En conséquence, dès lors que la décision attaquée peut encore être modifiée par le TF en tant qu’autorité supérieure, la situation ne s’apparente pas à la révision ou à l’interprétation et il n’y a pas autorité de chose jugée avant que le TF n’ait statué.
Il en résulte par exemple qu’un séquestre reste en vigueur sur la base de l’art. 280 LP même si l’effet suspensif n’est pas accordé. La notion de chose jugée serait plus claire si l’on admettait qu’une décision n’est pas revêtue de la force de chose jugée aussi longtemps qu’elle peut être attaquée devant une autorité supérieure qui peut l’annuler ou la modifier et qui doit être saisie dans un certain délai à compter de la notification de la décision. Dans le sens soutenu ici, la jurisprudence a d’ailleurs affirmé que le recours en matière de droit public est un recours ordinaire qui empêche l’entrée en force de chose jugée, et ceci, en principe, indépendamment de la question de l’effet suspensif12.
3. Conclusion
Il découle de l’analyse juridique qui précède que, contrairement à ce que de nombreux praticiens auraient tendance à répondre de but en blanc, à savoir que la force de chose jugée d’un arrêt de dernière instance cantonale dépend de la restitution ou non de l’effet suspensif au recours en matière civile, il apparaît tout au contraire que le recours en matière civile doit être considéré comme un recours en réforme, et donc comme une voie de droit ordinaire et non extraordinaire, indépendamment de la restitution ou non de l’effet suspensif au recours.

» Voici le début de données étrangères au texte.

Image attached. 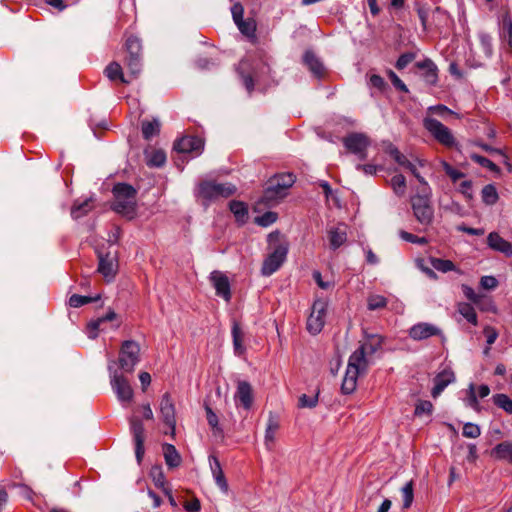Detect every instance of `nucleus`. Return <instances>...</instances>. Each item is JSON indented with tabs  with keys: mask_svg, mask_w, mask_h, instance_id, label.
Here are the masks:
<instances>
[{
	"mask_svg": "<svg viewBox=\"0 0 512 512\" xmlns=\"http://www.w3.org/2000/svg\"><path fill=\"white\" fill-rule=\"evenodd\" d=\"M383 338L378 334H365L360 346L350 355L341 390L351 394L356 389L358 376L366 373L373 355L381 349Z\"/></svg>",
	"mask_w": 512,
	"mask_h": 512,
	"instance_id": "obj_1",
	"label": "nucleus"
},
{
	"mask_svg": "<svg viewBox=\"0 0 512 512\" xmlns=\"http://www.w3.org/2000/svg\"><path fill=\"white\" fill-rule=\"evenodd\" d=\"M237 71L248 93L253 91L255 85H268L270 67L262 60L245 58L239 63Z\"/></svg>",
	"mask_w": 512,
	"mask_h": 512,
	"instance_id": "obj_2",
	"label": "nucleus"
},
{
	"mask_svg": "<svg viewBox=\"0 0 512 512\" xmlns=\"http://www.w3.org/2000/svg\"><path fill=\"white\" fill-rule=\"evenodd\" d=\"M295 176L291 173H282L269 180L267 188L258 204L273 206L283 199L288 189L294 184Z\"/></svg>",
	"mask_w": 512,
	"mask_h": 512,
	"instance_id": "obj_3",
	"label": "nucleus"
},
{
	"mask_svg": "<svg viewBox=\"0 0 512 512\" xmlns=\"http://www.w3.org/2000/svg\"><path fill=\"white\" fill-rule=\"evenodd\" d=\"M236 190L235 185L231 183H218L205 180L198 184L196 197L201 199L204 206H208L213 201L233 195Z\"/></svg>",
	"mask_w": 512,
	"mask_h": 512,
	"instance_id": "obj_4",
	"label": "nucleus"
},
{
	"mask_svg": "<svg viewBox=\"0 0 512 512\" xmlns=\"http://www.w3.org/2000/svg\"><path fill=\"white\" fill-rule=\"evenodd\" d=\"M114 202L112 208L115 212L132 218L135 214L136 190L129 184L118 183L113 188Z\"/></svg>",
	"mask_w": 512,
	"mask_h": 512,
	"instance_id": "obj_5",
	"label": "nucleus"
},
{
	"mask_svg": "<svg viewBox=\"0 0 512 512\" xmlns=\"http://www.w3.org/2000/svg\"><path fill=\"white\" fill-rule=\"evenodd\" d=\"M412 210L417 221L422 225H430L434 218V209L430 201V188L423 186L421 194L411 198Z\"/></svg>",
	"mask_w": 512,
	"mask_h": 512,
	"instance_id": "obj_6",
	"label": "nucleus"
},
{
	"mask_svg": "<svg viewBox=\"0 0 512 512\" xmlns=\"http://www.w3.org/2000/svg\"><path fill=\"white\" fill-rule=\"evenodd\" d=\"M116 362L114 360L108 361V372L110 377V384L113 392L116 394L117 399L123 406L130 403L133 398V389L129 381L118 372L115 368Z\"/></svg>",
	"mask_w": 512,
	"mask_h": 512,
	"instance_id": "obj_7",
	"label": "nucleus"
},
{
	"mask_svg": "<svg viewBox=\"0 0 512 512\" xmlns=\"http://www.w3.org/2000/svg\"><path fill=\"white\" fill-rule=\"evenodd\" d=\"M423 126L440 144L446 147L455 146L456 139L452 131L437 119L427 116L423 119Z\"/></svg>",
	"mask_w": 512,
	"mask_h": 512,
	"instance_id": "obj_8",
	"label": "nucleus"
},
{
	"mask_svg": "<svg viewBox=\"0 0 512 512\" xmlns=\"http://www.w3.org/2000/svg\"><path fill=\"white\" fill-rule=\"evenodd\" d=\"M139 345L132 340L124 341L119 355V366L126 373H132L139 362Z\"/></svg>",
	"mask_w": 512,
	"mask_h": 512,
	"instance_id": "obj_9",
	"label": "nucleus"
},
{
	"mask_svg": "<svg viewBox=\"0 0 512 512\" xmlns=\"http://www.w3.org/2000/svg\"><path fill=\"white\" fill-rule=\"evenodd\" d=\"M288 245L286 243L278 244L271 253L265 258L261 273L264 276H270L275 273L286 260Z\"/></svg>",
	"mask_w": 512,
	"mask_h": 512,
	"instance_id": "obj_10",
	"label": "nucleus"
},
{
	"mask_svg": "<svg viewBox=\"0 0 512 512\" xmlns=\"http://www.w3.org/2000/svg\"><path fill=\"white\" fill-rule=\"evenodd\" d=\"M345 148L356 155L359 160L367 158V148L370 145V139L363 133H350L343 139Z\"/></svg>",
	"mask_w": 512,
	"mask_h": 512,
	"instance_id": "obj_11",
	"label": "nucleus"
},
{
	"mask_svg": "<svg viewBox=\"0 0 512 512\" xmlns=\"http://www.w3.org/2000/svg\"><path fill=\"white\" fill-rule=\"evenodd\" d=\"M327 302L321 299L314 301L312 311L307 320L308 331L316 335L321 332L325 324Z\"/></svg>",
	"mask_w": 512,
	"mask_h": 512,
	"instance_id": "obj_12",
	"label": "nucleus"
},
{
	"mask_svg": "<svg viewBox=\"0 0 512 512\" xmlns=\"http://www.w3.org/2000/svg\"><path fill=\"white\" fill-rule=\"evenodd\" d=\"M389 154L395 160V162H397L400 166L410 171L422 186H427V181L418 172V166H425V160L416 158L414 161H411L404 154H402L396 147H391L389 150Z\"/></svg>",
	"mask_w": 512,
	"mask_h": 512,
	"instance_id": "obj_13",
	"label": "nucleus"
},
{
	"mask_svg": "<svg viewBox=\"0 0 512 512\" xmlns=\"http://www.w3.org/2000/svg\"><path fill=\"white\" fill-rule=\"evenodd\" d=\"M408 335L414 341H423L434 336L441 337L442 340L445 339L442 330L437 325L428 322L414 324L409 328Z\"/></svg>",
	"mask_w": 512,
	"mask_h": 512,
	"instance_id": "obj_14",
	"label": "nucleus"
},
{
	"mask_svg": "<svg viewBox=\"0 0 512 512\" xmlns=\"http://www.w3.org/2000/svg\"><path fill=\"white\" fill-rule=\"evenodd\" d=\"M130 430L133 434V439L135 443V456L137 459V462L140 464L142 461V458L144 456V425L142 421L135 416H132L130 418Z\"/></svg>",
	"mask_w": 512,
	"mask_h": 512,
	"instance_id": "obj_15",
	"label": "nucleus"
},
{
	"mask_svg": "<svg viewBox=\"0 0 512 512\" xmlns=\"http://www.w3.org/2000/svg\"><path fill=\"white\" fill-rule=\"evenodd\" d=\"M160 414L164 424L170 429V434L174 435L176 418H175V406L168 393H165L160 401Z\"/></svg>",
	"mask_w": 512,
	"mask_h": 512,
	"instance_id": "obj_16",
	"label": "nucleus"
},
{
	"mask_svg": "<svg viewBox=\"0 0 512 512\" xmlns=\"http://www.w3.org/2000/svg\"><path fill=\"white\" fill-rule=\"evenodd\" d=\"M204 143L201 138L195 136H185L174 144V149L179 153H191L199 155L203 150Z\"/></svg>",
	"mask_w": 512,
	"mask_h": 512,
	"instance_id": "obj_17",
	"label": "nucleus"
},
{
	"mask_svg": "<svg viewBox=\"0 0 512 512\" xmlns=\"http://www.w3.org/2000/svg\"><path fill=\"white\" fill-rule=\"evenodd\" d=\"M210 281L216 290V295L222 297L226 302H229L231 299V290L228 277L220 271H213L210 274Z\"/></svg>",
	"mask_w": 512,
	"mask_h": 512,
	"instance_id": "obj_18",
	"label": "nucleus"
},
{
	"mask_svg": "<svg viewBox=\"0 0 512 512\" xmlns=\"http://www.w3.org/2000/svg\"><path fill=\"white\" fill-rule=\"evenodd\" d=\"M98 259V272L101 273L108 282L111 281L114 278L117 270L116 257L110 252L103 254L102 252L98 251Z\"/></svg>",
	"mask_w": 512,
	"mask_h": 512,
	"instance_id": "obj_19",
	"label": "nucleus"
},
{
	"mask_svg": "<svg viewBox=\"0 0 512 512\" xmlns=\"http://www.w3.org/2000/svg\"><path fill=\"white\" fill-rule=\"evenodd\" d=\"M433 381L434 387L431 391V395L437 398L449 384L455 381L454 372L449 368H445L434 377Z\"/></svg>",
	"mask_w": 512,
	"mask_h": 512,
	"instance_id": "obj_20",
	"label": "nucleus"
},
{
	"mask_svg": "<svg viewBox=\"0 0 512 512\" xmlns=\"http://www.w3.org/2000/svg\"><path fill=\"white\" fill-rule=\"evenodd\" d=\"M279 429L280 421L278 417L273 413H269L264 436V445L268 451L273 450L276 441V435Z\"/></svg>",
	"mask_w": 512,
	"mask_h": 512,
	"instance_id": "obj_21",
	"label": "nucleus"
},
{
	"mask_svg": "<svg viewBox=\"0 0 512 512\" xmlns=\"http://www.w3.org/2000/svg\"><path fill=\"white\" fill-rule=\"evenodd\" d=\"M487 245L492 250L503 253L505 256H512V244L502 238L497 232L488 234Z\"/></svg>",
	"mask_w": 512,
	"mask_h": 512,
	"instance_id": "obj_22",
	"label": "nucleus"
},
{
	"mask_svg": "<svg viewBox=\"0 0 512 512\" xmlns=\"http://www.w3.org/2000/svg\"><path fill=\"white\" fill-rule=\"evenodd\" d=\"M327 233L330 248L333 250L341 247L347 240V226L343 223L331 227Z\"/></svg>",
	"mask_w": 512,
	"mask_h": 512,
	"instance_id": "obj_23",
	"label": "nucleus"
},
{
	"mask_svg": "<svg viewBox=\"0 0 512 512\" xmlns=\"http://www.w3.org/2000/svg\"><path fill=\"white\" fill-rule=\"evenodd\" d=\"M236 403H240L245 409H250L253 402L252 387L247 381H239L234 396Z\"/></svg>",
	"mask_w": 512,
	"mask_h": 512,
	"instance_id": "obj_24",
	"label": "nucleus"
},
{
	"mask_svg": "<svg viewBox=\"0 0 512 512\" xmlns=\"http://www.w3.org/2000/svg\"><path fill=\"white\" fill-rule=\"evenodd\" d=\"M117 317L113 310H109L105 315L98 317L95 320H91L87 325V335L90 339H95L98 335L99 330H103V325L106 322L115 320Z\"/></svg>",
	"mask_w": 512,
	"mask_h": 512,
	"instance_id": "obj_25",
	"label": "nucleus"
},
{
	"mask_svg": "<svg viewBox=\"0 0 512 512\" xmlns=\"http://www.w3.org/2000/svg\"><path fill=\"white\" fill-rule=\"evenodd\" d=\"M209 465L215 483L223 492H227L228 484L218 458L213 455L209 456Z\"/></svg>",
	"mask_w": 512,
	"mask_h": 512,
	"instance_id": "obj_26",
	"label": "nucleus"
},
{
	"mask_svg": "<svg viewBox=\"0 0 512 512\" xmlns=\"http://www.w3.org/2000/svg\"><path fill=\"white\" fill-rule=\"evenodd\" d=\"M491 456L497 460H505L512 464V443L504 441L497 444L491 451Z\"/></svg>",
	"mask_w": 512,
	"mask_h": 512,
	"instance_id": "obj_27",
	"label": "nucleus"
},
{
	"mask_svg": "<svg viewBox=\"0 0 512 512\" xmlns=\"http://www.w3.org/2000/svg\"><path fill=\"white\" fill-rule=\"evenodd\" d=\"M304 63L309 70L316 76L321 77L324 73V67L319 58L312 52L306 51L303 56Z\"/></svg>",
	"mask_w": 512,
	"mask_h": 512,
	"instance_id": "obj_28",
	"label": "nucleus"
},
{
	"mask_svg": "<svg viewBox=\"0 0 512 512\" xmlns=\"http://www.w3.org/2000/svg\"><path fill=\"white\" fill-rule=\"evenodd\" d=\"M165 463L169 468H176L181 464V456L172 444H164L162 447Z\"/></svg>",
	"mask_w": 512,
	"mask_h": 512,
	"instance_id": "obj_29",
	"label": "nucleus"
},
{
	"mask_svg": "<svg viewBox=\"0 0 512 512\" xmlns=\"http://www.w3.org/2000/svg\"><path fill=\"white\" fill-rule=\"evenodd\" d=\"M93 208V198L90 197L82 202L75 201L71 208V216L77 220L88 214Z\"/></svg>",
	"mask_w": 512,
	"mask_h": 512,
	"instance_id": "obj_30",
	"label": "nucleus"
},
{
	"mask_svg": "<svg viewBox=\"0 0 512 512\" xmlns=\"http://www.w3.org/2000/svg\"><path fill=\"white\" fill-rule=\"evenodd\" d=\"M417 66L420 69H424L425 73L423 75L426 83L430 85H434L437 82V67L431 60H425L423 62H419Z\"/></svg>",
	"mask_w": 512,
	"mask_h": 512,
	"instance_id": "obj_31",
	"label": "nucleus"
},
{
	"mask_svg": "<svg viewBox=\"0 0 512 512\" xmlns=\"http://www.w3.org/2000/svg\"><path fill=\"white\" fill-rule=\"evenodd\" d=\"M106 77L111 80H120L122 83H129L130 80L126 79L123 75L122 67L117 62L110 63L104 70Z\"/></svg>",
	"mask_w": 512,
	"mask_h": 512,
	"instance_id": "obj_32",
	"label": "nucleus"
},
{
	"mask_svg": "<svg viewBox=\"0 0 512 512\" xmlns=\"http://www.w3.org/2000/svg\"><path fill=\"white\" fill-rule=\"evenodd\" d=\"M229 207L238 222H246L248 217V208L244 202L233 200L230 202Z\"/></svg>",
	"mask_w": 512,
	"mask_h": 512,
	"instance_id": "obj_33",
	"label": "nucleus"
},
{
	"mask_svg": "<svg viewBox=\"0 0 512 512\" xmlns=\"http://www.w3.org/2000/svg\"><path fill=\"white\" fill-rule=\"evenodd\" d=\"M232 338L235 354L242 355L245 351V348L242 344L243 334L240 326L236 322H234L232 326Z\"/></svg>",
	"mask_w": 512,
	"mask_h": 512,
	"instance_id": "obj_34",
	"label": "nucleus"
},
{
	"mask_svg": "<svg viewBox=\"0 0 512 512\" xmlns=\"http://www.w3.org/2000/svg\"><path fill=\"white\" fill-rule=\"evenodd\" d=\"M457 310L469 323L477 325V314L471 304L465 302L459 303Z\"/></svg>",
	"mask_w": 512,
	"mask_h": 512,
	"instance_id": "obj_35",
	"label": "nucleus"
},
{
	"mask_svg": "<svg viewBox=\"0 0 512 512\" xmlns=\"http://www.w3.org/2000/svg\"><path fill=\"white\" fill-rule=\"evenodd\" d=\"M481 197L482 201L487 205H494L499 198L497 189L493 184H488L483 187Z\"/></svg>",
	"mask_w": 512,
	"mask_h": 512,
	"instance_id": "obj_36",
	"label": "nucleus"
},
{
	"mask_svg": "<svg viewBox=\"0 0 512 512\" xmlns=\"http://www.w3.org/2000/svg\"><path fill=\"white\" fill-rule=\"evenodd\" d=\"M390 186L393 192L398 196L402 197L406 192V179L402 174L394 175L390 180Z\"/></svg>",
	"mask_w": 512,
	"mask_h": 512,
	"instance_id": "obj_37",
	"label": "nucleus"
},
{
	"mask_svg": "<svg viewBox=\"0 0 512 512\" xmlns=\"http://www.w3.org/2000/svg\"><path fill=\"white\" fill-rule=\"evenodd\" d=\"M160 131V123L158 120L142 122V134L146 140H150L153 136L157 135Z\"/></svg>",
	"mask_w": 512,
	"mask_h": 512,
	"instance_id": "obj_38",
	"label": "nucleus"
},
{
	"mask_svg": "<svg viewBox=\"0 0 512 512\" xmlns=\"http://www.w3.org/2000/svg\"><path fill=\"white\" fill-rule=\"evenodd\" d=\"M239 31L248 38H255L256 22L249 18L236 24Z\"/></svg>",
	"mask_w": 512,
	"mask_h": 512,
	"instance_id": "obj_39",
	"label": "nucleus"
},
{
	"mask_svg": "<svg viewBox=\"0 0 512 512\" xmlns=\"http://www.w3.org/2000/svg\"><path fill=\"white\" fill-rule=\"evenodd\" d=\"M166 161V154L163 150H154L147 153V165L151 167H161Z\"/></svg>",
	"mask_w": 512,
	"mask_h": 512,
	"instance_id": "obj_40",
	"label": "nucleus"
},
{
	"mask_svg": "<svg viewBox=\"0 0 512 512\" xmlns=\"http://www.w3.org/2000/svg\"><path fill=\"white\" fill-rule=\"evenodd\" d=\"M430 262H431L433 269L443 272V273L455 270V265L450 260L441 259V258H431Z\"/></svg>",
	"mask_w": 512,
	"mask_h": 512,
	"instance_id": "obj_41",
	"label": "nucleus"
},
{
	"mask_svg": "<svg viewBox=\"0 0 512 512\" xmlns=\"http://www.w3.org/2000/svg\"><path fill=\"white\" fill-rule=\"evenodd\" d=\"M126 50L128 56L140 57L141 54V42L135 36H130L126 40Z\"/></svg>",
	"mask_w": 512,
	"mask_h": 512,
	"instance_id": "obj_42",
	"label": "nucleus"
},
{
	"mask_svg": "<svg viewBox=\"0 0 512 512\" xmlns=\"http://www.w3.org/2000/svg\"><path fill=\"white\" fill-rule=\"evenodd\" d=\"M402 498H403V509H408L413 503L414 492H413V482H407L401 489Z\"/></svg>",
	"mask_w": 512,
	"mask_h": 512,
	"instance_id": "obj_43",
	"label": "nucleus"
},
{
	"mask_svg": "<svg viewBox=\"0 0 512 512\" xmlns=\"http://www.w3.org/2000/svg\"><path fill=\"white\" fill-rule=\"evenodd\" d=\"M470 158L475 163L479 164L480 166H482L484 168H487L491 172L498 173L500 171L499 167L494 162H492L491 160H489L488 158H486L484 156L478 155L476 153H472L470 155Z\"/></svg>",
	"mask_w": 512,
	"mask_h": 512,
	"instance_id": "obj_44",
	"label": "nucleus"
},
{
	"mask_svg": "<svg viewBox=\"0 0 512 512\" xmlns=\"http://www.w3.org/2000/svg\"><path fill=\"white\" fill-rule=\"evenodd\" d=\"M99 298H100L99 295H97L95 297H90V296H82V295H78V294H73L69 298V305L73 308H78V307H81L88 303L97 301Z\"/></svg>",
	"mask_w": 512,
	"mask_h": 512,
	"instance_id": "obj_45",
	"label": "nucleus"
},
{
	"mask_svg": "<svg viewBox=\"0 0 512 512\" xmlns=\"http://www.w3.org/2000/svg\"><path fill=\"white\" fill-rule=\"evenodd\" d=\"M150 477L154 482L155 486L161 488L164 491L166 487L165 476L160 466H153L150 470Z\"/></svg>",
	"mask_w": 512,
	"mask_h": 512,
	"instance_id": "obj_46",
	"label": "nucleus"
},
{
	"mask_svg": "<svg viewBox=\"0 0 512 512\" xmlns=\"http://www.w3.org/2000/svg\"><path fill=\"white\" fill-rule=\"evenodd\" d=\"M440 164H441L444 172L449 176V178L451 179V181L453 183H456L458 180L465 177V174L463 172L455 169L445 160H441Z\"/></svg>",
	"mask_w": 512,
	"mask_h": 512,
	"instance_id": "obj_47",
	"label": "nucleus"
},
{
	"mask_svg": "<svg viewBox=\"0 0 512 512\" xmlns=\"http://www.w3.org/2000/svg\"><path fill=\"white\" fill-rule=\"evenodd\" d=\"M496 406L503 409L505 412L512 414V400L505 394H496L493 396Z\"/></svg>",
	"mask_w": 512,
	"mask_h": 512,
	"instance_id": "obj_48",
	"label": "nucleus"
},
{
	"mask_svg": "<svg viewBox=\"0 0 512 512\" xmlns=\"http://www.w3.org/2000/svg\"><path fill=\"white\" fill-rule=\"evenodd\" d=\"M433 411V405L430 401L420 400L415 406L414 414L417 417H421L423 415L430 416Z\"/></svg>",
	"mask_w": 512,
	"mask_h": 512,
	"instance_id": "obj_49",
	"label": "nucleus"
},
{
	"mask_svg": "<svg viewBox=\"0 0 512 512\" xmlns=\"http://www.w3.org/2000/svg\"><path fill=\"white\" fill-rule=\"evenodd\" d=\"M479 41L484 54L487 57H491L493 54L492 37L484 32L479 34Z\"/></svg>",
	"mask_w": 512,
	"mask_h": 512,
	"instance_id": "obj_50",
	"label": "nucleus"
},
{
	"mask_svg": "<svg viewBox=\"0 0 512 512\" xmlns=\"http://www.w3.org/2000/svg\"><path fill=\"white\" fill-rule=\"evenodd\" d=\"M462 435L466 438H478L481 435V429L477 424L467 422L463 426Z\"/></svg>",
	"mask_w": 512,
	"mask_h": 512,
	"instance_id": "obj_51",
	"label": "nucleus"
},
{
	"mask_svg": "<svg viewBox=\"0 0 512 512\" xmlns=\"http://www.w3.org/2000/svg\"><path fill=\"white\" fill-rule=\"evenodd\" d=\"M277 220V214L272 211L265 212L261 216L255 218V223L261 227H268Z\"/></svg>",
	"mask_w": 512,
	"mask_h": 512,
	"instance_id": "obj_52",
	"label": "nucleus"
},
{
	"mask_svg": "<svg viewBox=\"0 0 512 512\" xmlns=\"http://www.w3.org/2000/svg\"><path fill=\"white\" fill-rule=\"evenodd\" d=\"M387 304V300L384 296L381 295H371L368 298V309L369 310H377L385 307Z\"/></svg>",
	"mask_w": 512,
	"mask_h": 512,
	"instance_id": "obj_53",
	"label": "nucleus"
},
{
	"mask_svg": "<svg viewBox=\"0 0 512 512\" xmlns=\"http://www.w3.org/2000/svg\"><path fill=\"white\" fill-rule=\"evenodd\" d=\"M127 66L133 76H137L141 70V57H127Z\"/></svg>",
	"mask_w": 512,
	"mask_h": 512,
	"instance_id": "obj_54",
	"label": "nucleus"
},
{
	"mask_svg": "<svg viewBox=\"0 0 512 512\" xmlns=\"http://www.w3.org/2000/svg\"><path fill=\"white\" fill-rule=\"evenodd\" d=\"M465 404H466V406L474 409L475 411H479V403L477 400V396H476L473 384H470V386H469L468 397L465 400Z\"/></svg>",
	"mask_w": 512,
	"mask_h": 512,
	"instance_id": "obj_55",
	"label": "nucleus"
},
{
	"mask_svg": "<svg viewBox=\"0 0 512 512\" xmlns=\"http://www.w3.org/2000/svg\"><path fill=\"white\" fill-rule=\"evenodd\" d=\"M400 237H401V239H403L407 242L418 244V245H425L428 242L425 237H418V236H416L412 233L406 232V231H401Z\"/></svg>",
	"mask_w": 512,
	"mask_h": 512,
	"instance_id": "obj_56",
	"label": "nucleus"
},
{
	"mask_svg": "<svg viewBox=\"0 0 512 512\" xmlns=\"http://www.w3.org/2000/svg\"><path fill=\"white\" fill-rule=\"evenodd\" d=\"M318 403V397L315 396H307L306 394H302L299 397V407L301 408H314Z\"/></svg>",
	"mask_w": 512,
	"mask_h": 512,
	"instance_id": "obj_57",
	"label": "nucleus"
},
{
	"mask_svg": "<svg viewBox=\"0 0 512 512\" xmlns=\"http://www.w3.org/2000/svg\"><path fill=\"white\" fill-rule=\"evenodd\" d=\"M205 410H206V414H207L208 424L211 426V428L215 432L216 431H220L221 429L218 426V417H217V415L213 412V410L209 406H206Z\"/></svg>",
	"mask_w": 512,
	"mask_h": 512,
	"instance_id": "obj_58",
	"label": "nucleus"
},
{
	"mask_svg": "<svg viewBox=\"0 0 512 512\" xmlns=\"http://www.w3.org/2000/svg\"><path fill=\"white\" fill-rule=\"evenodd\" d=\"M414 57L415 56L412 53H404V54L400 55V57L398 58V60L396 62V68L399 70L404 69L413 61Z\"/></svg>",
	"mask_w": 512,
	"mask_h": 512,
	"instance_id": "obj_59",
	"label": "nucleus"
},
{
	"mask_svg": "<svg viewBox=\"0 0 512 512\" xmlns=\"http://www.w3.org/2000/svg\"><path fill=\"white\" fill-rule=\"evenodd\" d=\"M369 85L382 91L386 87V82L381 76L373 74L369 78Z\"/></svg>",
	"mask_w": 512,
	"mask_h": 512,
	"instance_id": "obj_60",
	"label": "nucleus"
},
{
	"mask_svg": "<svg viewBox=\"0 0 512 512\" xmlns=\"http://www.w3.org/2000/svg\"><path fill=\"white\" fill-rule=\"evenodd\" d=\"M389 77L394 87L402 92H408V88L405 83L392 71H389Z\"/></svg>",
	"mask_w": 512,
	"mask_h": 512,
	"instance_id": "obj_61",
	"label": "nucleus"
},
{
	"mask_svg": "<svg viewBox=\"0 0 512 512\" xmlns=\"http://www.w3.org/2000/svg\"><path fill=\"white\" fill-rule=\"evenodd\" d=\"M231 13L235 24L239 23L243 19L244 9L240 3H236L231 8Z\"/></svg>",
	"mask_w": 512,
	"mask_h": 512,
	"instance_id": "obj_62",
	"label": "nucleus"
},
{
	"mask_svg": "<svg viewBox=\"0 0 512 512\" xmlns=\"http://www.w3.org/2000/svg\"><path fill=\"white\" fill-rule=\"evenodd\" d=\"M459 192L467 198H472V181L464 180L459 185Z\"/></svg>",
	"mask_w": 512,
	"mask_h": 512,
	"instance_id": "obj_63",
	"label": "nucleus"
},
{
	"mask_svg": "<svg viewBox=\"0 0 512 512\" xmlns=\"http://www.w3.org/2000/svg\"><path fill=\"white\" fill-rule=\"evenodd\" d=\"M480 284L485 289H493L497 286L498 281L493 276H483L481 278Z\"/></svg>",
	"mask_w": 512,
	"mask_h": 512,
	"instance_id": "obj_64",
	"label": "nucleus"
}]
</instances>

C’est la conclusion à laquelle sont parvenus tant la jurisprudence du TF que les commentateurs fédéraux de la Loi sur le Tribunal fédéral.

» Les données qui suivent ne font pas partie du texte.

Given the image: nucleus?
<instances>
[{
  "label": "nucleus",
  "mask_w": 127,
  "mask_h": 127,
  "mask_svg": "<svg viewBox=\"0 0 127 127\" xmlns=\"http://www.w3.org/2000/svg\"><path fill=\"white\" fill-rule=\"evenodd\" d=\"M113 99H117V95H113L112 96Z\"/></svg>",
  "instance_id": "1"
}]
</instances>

Partant, un arrêt de dernière instance cantonale ne devrait pas faire l’objet d’une poursuite, puis d’une procédure de mainlevée définitive, ni être considéré comme ayant l’autorité de la chose jugée ou comme étant constitutif d’un titre de mainlevée définitive au sens de l’art. 80 LP, et ceci, tant et aussi longtemps que le TF n’a pas statué. y
1
ATF 131 III 404 c. 3; 105 III 43 c. 2a.
2
Daniel Staehelin, Kommentar zum Bundesgesetz über Schuldbetreibung und Konkurs, Helbing & Lichtenhahn, Bâle, 1998, n. 7 ss. ad art. 80 LP.
3
Jean-Maurice Frésard, Commentaire de la LTF, Stämpfli, Berne, 2014, p. 483, n. 6 ad art. 61 LTF.
4
Frésard, Commentaire LTF, p. 483, n. 7 ad art. 61 LTF; André Schmidt, Commentaire Romand LP, Helbing & Lichtenhahn, Bâle, 2005, p. 330, n. 3 ad art. 80 LP et les références aux ATF 113 III 9, JdT 1989 II 70 et 105 III 43, JdT 1980 II 117.
5
Nicolas Jeandin, Commentaire du CPC, Helbing & Lichtenhahn, Bâle, 2011, p. 1319, n. 2 ad art. 336 CPC.
6
Jeandin, Commentaire CPC, p. 1319, n. 3 ad art. 336 CPC.
7
Frésard, Commentaire LTF, p. 484, n. 9 ad art. 61 LTF.
8
Jeandin, Commentaire CPC, p. 1283, n. 3 ad art. 325 CPC.
9
ATF 137 I 86 c. 3; 120 V 150 c. 2; TF 5F_4/2011 du 8.9.2011 c. 2 et TF 1F_1/2007 du 30.7.2007 c. 2; Frésard, Commentaire LTF, pp. 483-484, n. 8 ad art. 61 LTF.
10
Bernard Corboz, Commentaire de la LTF, Stämpfli, Berne, 2014, p. 1189, n. 13 ad art. 103 LTF.
11
Corboz, Commentaire LTF, p. 1189, n. 13 ad art. 103 LTF.
12
ATF 138 II 169 c. 3.3; Corboz, Commentaire LTF, p. 1190, n. 13 ad art. 103 LTF.